Print the listing in full, keeping every line exactly as it is.

────────────────────

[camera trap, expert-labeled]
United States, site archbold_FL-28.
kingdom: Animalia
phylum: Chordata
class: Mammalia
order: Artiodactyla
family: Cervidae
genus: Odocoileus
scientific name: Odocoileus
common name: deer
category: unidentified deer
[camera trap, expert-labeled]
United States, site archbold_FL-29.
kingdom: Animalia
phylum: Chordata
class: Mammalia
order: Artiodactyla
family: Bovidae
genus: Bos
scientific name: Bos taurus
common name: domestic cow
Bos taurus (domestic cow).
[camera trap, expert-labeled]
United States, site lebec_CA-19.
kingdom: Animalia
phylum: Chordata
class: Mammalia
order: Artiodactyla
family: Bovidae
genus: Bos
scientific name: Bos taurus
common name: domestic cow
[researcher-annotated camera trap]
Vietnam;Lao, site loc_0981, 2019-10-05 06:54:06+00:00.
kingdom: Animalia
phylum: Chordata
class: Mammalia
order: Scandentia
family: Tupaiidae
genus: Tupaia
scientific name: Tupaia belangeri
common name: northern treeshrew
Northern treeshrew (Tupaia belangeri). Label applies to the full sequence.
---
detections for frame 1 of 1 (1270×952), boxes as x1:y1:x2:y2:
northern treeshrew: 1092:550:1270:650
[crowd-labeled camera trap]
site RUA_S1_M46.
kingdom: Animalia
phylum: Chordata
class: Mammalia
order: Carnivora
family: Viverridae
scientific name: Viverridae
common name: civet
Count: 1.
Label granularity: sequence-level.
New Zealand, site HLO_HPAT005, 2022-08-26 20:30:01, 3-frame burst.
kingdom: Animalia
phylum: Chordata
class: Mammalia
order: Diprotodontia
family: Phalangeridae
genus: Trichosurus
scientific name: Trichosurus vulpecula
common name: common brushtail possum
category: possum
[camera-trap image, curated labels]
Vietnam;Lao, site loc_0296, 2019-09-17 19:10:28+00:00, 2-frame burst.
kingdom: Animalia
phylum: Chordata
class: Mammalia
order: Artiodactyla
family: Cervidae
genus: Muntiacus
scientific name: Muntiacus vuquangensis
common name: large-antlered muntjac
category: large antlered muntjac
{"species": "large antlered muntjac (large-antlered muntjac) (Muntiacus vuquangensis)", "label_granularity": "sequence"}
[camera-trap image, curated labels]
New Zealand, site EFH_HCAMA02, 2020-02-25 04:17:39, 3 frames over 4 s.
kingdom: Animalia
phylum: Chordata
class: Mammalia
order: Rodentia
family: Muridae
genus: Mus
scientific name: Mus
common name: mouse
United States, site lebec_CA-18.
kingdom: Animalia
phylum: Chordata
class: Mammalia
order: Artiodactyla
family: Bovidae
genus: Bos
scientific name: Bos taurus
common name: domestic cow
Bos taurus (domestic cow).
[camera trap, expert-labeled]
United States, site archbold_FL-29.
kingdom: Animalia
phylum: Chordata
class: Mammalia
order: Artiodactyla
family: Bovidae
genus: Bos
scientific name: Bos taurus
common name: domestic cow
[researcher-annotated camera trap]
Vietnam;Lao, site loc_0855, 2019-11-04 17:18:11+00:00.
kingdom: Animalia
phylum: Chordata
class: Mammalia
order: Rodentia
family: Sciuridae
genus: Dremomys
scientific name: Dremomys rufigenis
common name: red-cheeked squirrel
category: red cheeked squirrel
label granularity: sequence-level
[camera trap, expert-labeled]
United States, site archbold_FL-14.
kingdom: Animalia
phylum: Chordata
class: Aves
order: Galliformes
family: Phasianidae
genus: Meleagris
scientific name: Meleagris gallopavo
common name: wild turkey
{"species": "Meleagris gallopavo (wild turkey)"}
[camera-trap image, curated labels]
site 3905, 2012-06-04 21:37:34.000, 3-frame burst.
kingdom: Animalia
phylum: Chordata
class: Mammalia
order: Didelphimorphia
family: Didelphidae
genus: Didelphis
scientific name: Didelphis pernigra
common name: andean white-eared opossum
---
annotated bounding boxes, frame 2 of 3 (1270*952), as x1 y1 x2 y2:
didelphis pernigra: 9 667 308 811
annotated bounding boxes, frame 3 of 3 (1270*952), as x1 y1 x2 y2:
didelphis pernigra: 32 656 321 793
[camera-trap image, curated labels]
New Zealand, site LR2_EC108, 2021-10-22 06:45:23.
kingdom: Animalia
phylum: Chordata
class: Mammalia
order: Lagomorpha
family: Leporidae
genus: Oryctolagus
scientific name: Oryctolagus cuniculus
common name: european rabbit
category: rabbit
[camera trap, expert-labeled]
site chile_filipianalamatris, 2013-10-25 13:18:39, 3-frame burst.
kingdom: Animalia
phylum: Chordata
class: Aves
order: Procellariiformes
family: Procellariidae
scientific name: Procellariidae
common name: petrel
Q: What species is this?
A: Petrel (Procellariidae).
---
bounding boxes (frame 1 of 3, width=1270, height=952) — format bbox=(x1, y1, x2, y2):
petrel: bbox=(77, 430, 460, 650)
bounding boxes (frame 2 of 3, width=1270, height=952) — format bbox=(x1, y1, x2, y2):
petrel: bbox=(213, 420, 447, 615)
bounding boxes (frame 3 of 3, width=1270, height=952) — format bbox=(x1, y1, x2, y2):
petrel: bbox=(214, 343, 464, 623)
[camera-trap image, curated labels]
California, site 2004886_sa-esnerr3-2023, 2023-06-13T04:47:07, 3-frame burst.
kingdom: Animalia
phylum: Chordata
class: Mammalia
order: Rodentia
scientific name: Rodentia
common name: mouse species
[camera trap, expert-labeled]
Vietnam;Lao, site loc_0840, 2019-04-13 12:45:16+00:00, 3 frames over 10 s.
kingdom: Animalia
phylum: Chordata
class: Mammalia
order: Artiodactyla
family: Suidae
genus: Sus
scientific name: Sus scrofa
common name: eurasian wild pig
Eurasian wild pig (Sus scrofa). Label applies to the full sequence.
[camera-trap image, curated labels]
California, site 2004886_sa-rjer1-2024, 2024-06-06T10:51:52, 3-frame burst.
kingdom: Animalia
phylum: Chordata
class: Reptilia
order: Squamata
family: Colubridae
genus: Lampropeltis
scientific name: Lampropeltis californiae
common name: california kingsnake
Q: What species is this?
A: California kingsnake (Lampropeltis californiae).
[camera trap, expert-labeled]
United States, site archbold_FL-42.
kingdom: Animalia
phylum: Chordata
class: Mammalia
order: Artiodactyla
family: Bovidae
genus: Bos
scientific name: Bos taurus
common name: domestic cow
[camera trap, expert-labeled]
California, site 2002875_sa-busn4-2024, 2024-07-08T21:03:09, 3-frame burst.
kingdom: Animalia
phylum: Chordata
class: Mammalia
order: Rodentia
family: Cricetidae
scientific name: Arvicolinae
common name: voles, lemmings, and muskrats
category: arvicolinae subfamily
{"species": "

────────────────────

**Exercise answer:**
[camera trap, expert-labeled]
United States, site archbold_FL-28.
kingdom: Animalia
phylum: Chordata
class: Mammalia
order: Artiodactyla
family: Cervidae
genus: Odocoileus
scientific name: Odocoileus
common name: deer
category: unidentified deer
[camera trap, expert-labeled]
United States, site archbold_FL-29.
kingdom: Animalia
phylum: Chordata
class: Mammalia
order: Artiodactyla
family: Bovidae
genus: Bos
scientific name: Bos taurus
common name: domestic cow
Bos taurus (domestic cow).
[camera trap, expert-labeled]
United States, site lebec_CA-19.
kingdom: Animalia
phylum: Chordata
class: Mammalia
order: Artiodactyla
family: Bovidae
genus: Bos
scientific name: Bos taurus
common name: domestic cow
[researcher-annotated camera trap]
Vietnam;Lao, site loc_0981, 2019-10-05 06:54:06+00:00.
kingdom: Animalia
phylum: Chordata
class: Mammalia
order: Scandentia
family: Tupaiidae
genus: Tupaia
scientific name: Tupaia belangeri
common name: northern treeshrew
Northern treeshrew (Tupaia belangeri). Label applies to the full sequence.
---
detections for frame 1 of 1 (1270×952), boxes as x1:y1:x2:y2:
northern treeshrew: 1092:550:1270:650
[crowd-labeled camera trap]
site RUA_S1_M46.
kingdom: Animalia
phylum: Chordata
class: Mammalia
order: Carnivora
family: Viverridae
scientific name: Viverridae
common name: civet
Count: 1.
Label granularity: sequence-level.
New Zealand, site HLO_HPAT005, 2022-08-26 20:30:01, 3-frame burst.
kingdom: Animalia
phylum: Chordata
class: Mammalia
order: Diprotodontia
family: Phalangeridae
genus: Trichosurus
scientific name: Trichosurus vulpecula
common name: common brushtail possum
category: possum
[camera-trap image, curated labels]
Vietnam;Lao, site loc_0296, 2019-09-17 19:10:28+00:00, 2-frame burst.
kingdom: Animalia
phylum: Chordata
class: Mammalia
order: Artiodactyla
family: Cervidae
genus: Muntiacus
scientific name: Muntiacus vuquangensis
common name: large-antlered muntjac
category: large antlered muntjac
{"species": "large antlered muntjac (large-antlered muntjac) (Muntiacus vuquangensis)", "label_granularity": "sequence"}
[camera-trap image, curated labels]
New Zealand, site EFH_HCAMA02, 2020-02-25 04:17:39, 3 frames over 4 s.
kingdom: Animalia
phylum: Chordata
class: Mammalia
order: Rodentia
family: Muridae
genus: Mus
scientific name: Mus
common name: mouse
United States, site lebec_CA-18.
kingdom: Animalia
phylum: Chordata
class: Mammalia
order: Artiodactyla
family: Bovidae
genus: Bos
scientific name: Bos taurus
common name: domestic cow
Bos taurus (domestic cow).
[camera trap, expert-labeled]
United States, site archbold_FL-29.
kingdom: Animalia
phylum: Chordata
class: Mammalia
order: Artiodactyla
family: Bovidae
genus: Bos
scientific name: Bos taurus
common name: domestic cow
[researcher-annotated camera trap]
Vietnam;Lao, site loc_0855, 2019-11-04 17:18:11+00:00.
kingdom: Animalia
phylum: Chordata
class: Mammalia
order: Rodentia
family: Sciuridae
genus: Dremomys
scientific name: Dremomys rufigenis
common name: red-cheeked squirrel
category: red cheeked squirrel
label granularity: sequence-level
[camera trap, expert-labeled]
United States, site archbold_FL-14.
kingdom: Animalia
phylum: Chordata
class: Aves
order: Galliformes
family: Phasianidae
genus: Meleagris
scientific name: Meleagris gallopavo
common name: wild turkey
{"species": "Meleagris gallopavo (wild turkey)"}
[camera-trap image, curated labels]
site 3905, 2012-06-04 21:37:34.000, 3-frame burst.
kingdom: Animalia
phylum: Chordata
class: Mammalia
order: Didelphimorphia
family: Didelphidae
genus: Didelphis
scientific name: Didelphis pernigra
common name: andean white-eared opossum
---
annotated bounding boxes, frame 2 of 3 (1270*952), as x1 y1 x2 y2:
didelphis pernigra: 9 667 308 811
annotated bounding boxes, frame 3 of 3 (1270*952), as x1 y1 x2 y2:
didelphis pernigra: 32 656 321 793
[camera-trap image, curated labels]
New Zealand, site LR2_EC108, 2021-10-22 06:45:23.
kingdom: Animalia
phylum: Chordata
class: Mammalia
order: Lagomorpha
family: Leporidae
genus: Oryctolagus
scientific name: Oryctolagus cuniculus
common name: european rabbit
category: rabbit
[camera trap, expert-labeled]
site chile_filipianalamatris, 2013-10-25 13:18:39, 3-frame burst.
kingdom: Animalia
phylum: Chordata
class: Aves
order: Procellariiformes
family: Procellariidae
scientific name: Procellariidae
common name: petrel
Q: What species is this?
A: Petrel (Procellariidae).
---
bounding boxes (frame 1 of 3, width=1270, height=952) — format bbox=(x1, y1, x2, y2):
petrel: bbox=(77, 430, 460, 650)
bounding boxes (frame 2 of 3, width=1270, height=952) — format bbox=(x1, y1, x2, y2):
petrel: bbox=(213, 420, 447, 615)
bounding boxes (frame 3 of 3, width=1270, height=952) — format bbox=(x1, y1, x2, y2):
petrel: bbox=(214, 343, 464, 623)
[camera-trap image, curated labels]
California, site 2004886_sa-esnerr3-2023, 2023-06-13T04:47:07, 3-frame burst.
kingdom: Animalia
phylum: Chordata
class: Mammalia
order: Rodentia
scientific name: Rodentia
common name: mouse species
[camera trap, expert-labeled]
Vietnam;Lao, site loc_0840, 2019-04-13 12:45:16+00:00, 3 frames over 10 s.
kingdom: Animalia
phylum: Chordata
class: Mammalia
order: Artiodactyla
family: Suidae
genus: Sus
scientific name: Sus scrofa
common name: eurasian wild pig
Eurasian wild pig (Sus scrofa). Label applies to the full sequence.
[camera-trap image, curated labels]
California, site 2004886_sa-rjer1-2024, 2024-06-06T10:51:52, 3-frame burst.
kingdom: Animalia
phylum: Chordata
class: Reptilia
order: Squamata
family: Colubridae
genus: Lampropeltis
scientific name: Lampropeltis californiae
common name: california kingsnake
Q: What species is this?
A: California kingsnake (Lampropeltis californiae).
[camera trap, expert-labeled]
United States, site archbold_FL-42.
kingdom: Animalia
phylum: Chordata
class: Mammalia
order: Artiodactyla
family: Bovidae
genus: Bos
scientific name: Bos taurus
common name: domestic cow
[camera trap, expert-labeled]
California, site 2002875_sa-busn4-2024, 2024-07-08T21:03:09, 3-frame burst.
kingdom: Animalia
phylum: Chordata
class: Mammalia
order: Rodentia
family: Cricetidae
scientific name: Arvicolinae
common name: voles, lemmings, and muskrats
category: arvicolinae subfamily
{"species": "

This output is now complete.